A la demande de Thierry Breton, une poignée d’opérateurs télécoms européens fournira à la Commission européenne les données de géolocalisation de leurs clients, utilisées à des fins de cartographie des déplacements de la population. Des données agrégées, anonymisées et détruites lorsque la crise sera derrière nous, tels sont les garde-fous prévus.
Quand bien même, en France, aucune mesure spécifique n’a été prise pour le moment par les autorités quant à utiliser les données de géolocalisation des opérateurs télécoms, l’Union européenne a de son côté lancé les grandes manoeuvres. Thierry Breton s’est adressé directement à la GSMA, l’association qui réunit plusieurs centaines d’opérateurs, et s’est entretenu cette semaine avec plusieurs telcos européens. La Commission européenne a en effet pour projet d’utiliser les données de géolocalisation des mobiles des clients de ces derniers afin de cartographier les déplacements des populations à des fins de coordination de la réponse à la crise sanitaire en cours.
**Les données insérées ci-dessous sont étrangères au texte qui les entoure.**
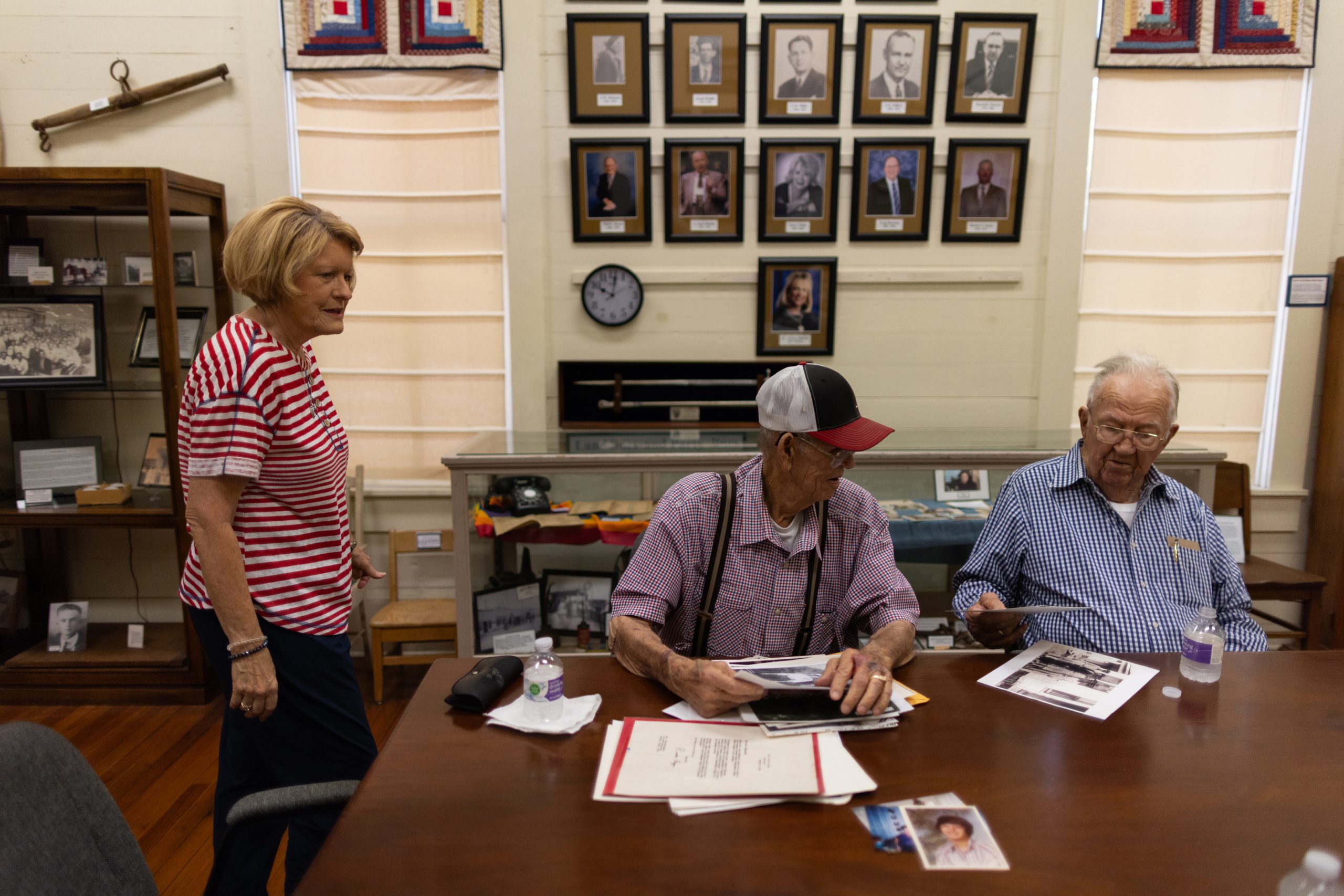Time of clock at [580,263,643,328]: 10:01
Le projet s’appuie sur un opérateur par pays, généralement le leader du marché. Orange en France, Vodafone outre-Manche, Deutsche Telekom outre-Rhin, Telefonica en Espagne, Telecom Italia en Italie ou encore A1 Telekom en Autriche ont donné leur accord. Sur Europe 1, Stéphane Richard a confirmé l’information, profitant de l’occasion pour assurer que cette utilisation des données de l’opérateur ne sera pas intrusive et qu’il n’est pas question de pister des déplacements individuels.
Pas de flicage
En effet, l’European Data Privacy Supervisor, le Polonais Wojciech Wiewiórowski, consulté sur la question par le cabinet de Thierry Breton, a donné son feu vert. Le juriste estime en effet que le projet présente les garde-fous nécessaires à assurer la confidentialité et le respect de la vie privée des citoyens européens. Il se dit ainsi satisfait de l’anonymisation et de l’agrégation des données, tout en rappelant « qu’une anonymisation efficace nécessite plus que la simple suppression d'identifiants évidents tels que les numéros de téléphone et les numéros IMEI ».
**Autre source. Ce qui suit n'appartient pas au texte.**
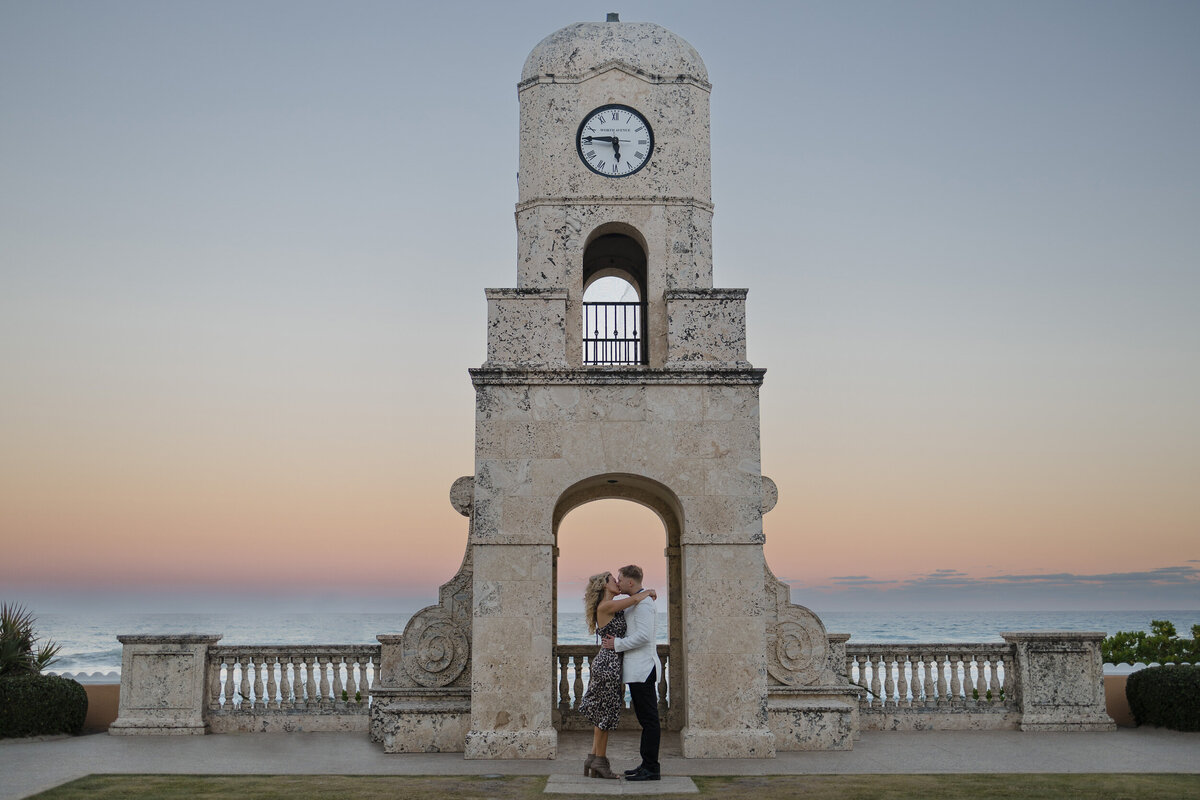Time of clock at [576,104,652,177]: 5:45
Wojciech Wiewiórowski s’exprime également sur la durée de conservation des données. Le projet des autorités européennes entend effacer ces jeux de données dès la fin de la crise. Un choix bienvenu pour l’EDPS, qui souligne toutefois que la solution envisagée doit être reconnue explicitement comme « extraordinaire » et qu’il doit être clairement établi que « ces services spéciaux sont déployés en raison de cette crise spécifique et sont de caractère temporaire ». Enfin, sur le recours à des prestataires, le patron de la Cnil européenne entend que tout tiers devra « appliquer des mesures de sécurité équivalentes et être également liés par des obligations strictes de confidentialité et des interdictions d'utilisation ultérieure ». Il suggère enfin de limiter l’accès aux données à des experts assermentés en data science et en épidémiologie.
Transparence absolue exigée
Ce faisant, l’initiative européenne ne devrait connaître aucun obstacle, d’autant que certains Etats membres ont déjà recours aux données de géolocalisation de leurs opérateurs nationaux, tandis qu’en France Orange travaille avec l’Inserm, fournissant à l’institution des données mobiles de géolocalisation agrégées. Néanmoins, l’EDPS énonce en conclusion de son avis une dernière exigence : la transparence totale à l’égard du public sur les finalités et les procédures, tout en conseillant fortement que les gendarmes nationaux des données personnelles soient inclus dans la boucle.
Or hier, la Cnil a publié une note relative aux projets de recherche que pourraient mener des acteurs de la santé, s’engageant à traiter en priorité, dans des délais extrêmement courts, les demandes d’autorisation qui ne seraient pas conformes aux méthodologies de référence.